(WHAT TO WORK ON): Everything in the listing below from the line containing "Lisbeth at the Birch (1910)" through the line containing "bedtime stories for" must be repeated exactly; the remaining lines are not wanted.

(RECORDS FOR THE TASK):
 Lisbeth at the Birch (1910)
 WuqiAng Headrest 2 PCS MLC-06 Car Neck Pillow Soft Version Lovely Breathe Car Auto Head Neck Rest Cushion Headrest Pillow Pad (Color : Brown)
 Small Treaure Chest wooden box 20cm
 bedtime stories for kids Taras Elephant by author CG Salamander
* * *
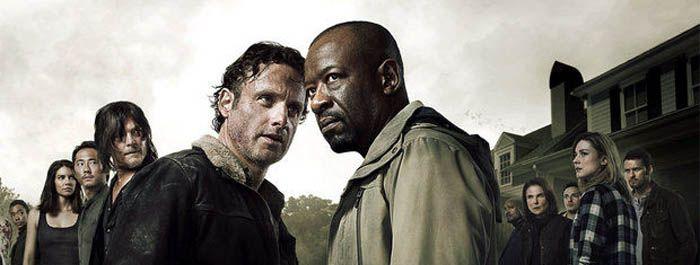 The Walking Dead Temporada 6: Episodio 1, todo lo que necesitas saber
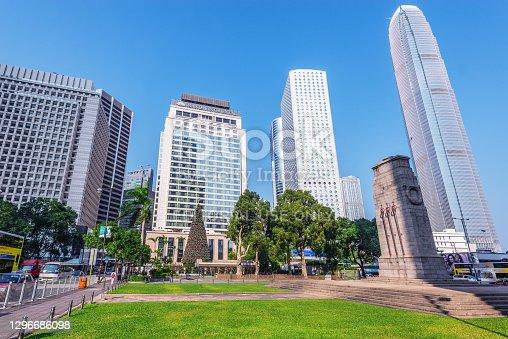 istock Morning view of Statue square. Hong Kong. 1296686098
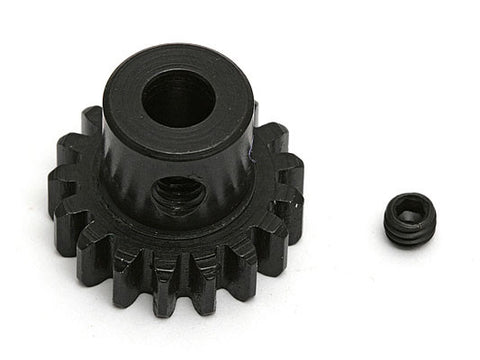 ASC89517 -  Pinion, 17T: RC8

(COMPLETED EXERCISE):
 Lisbeth at the Birch (1910)
 WuqiAng Headrest 2 PCS MLC-06 Car Neck Pillow Soft Version Lovely Breathe Car Auto Head Neck Rest Cushion Headrest Pillow Pad (Color : Brown)
 Small Treaure Chest wooden box 20cm
 bedtime stories for kids Taras Elephant by author CG Salamander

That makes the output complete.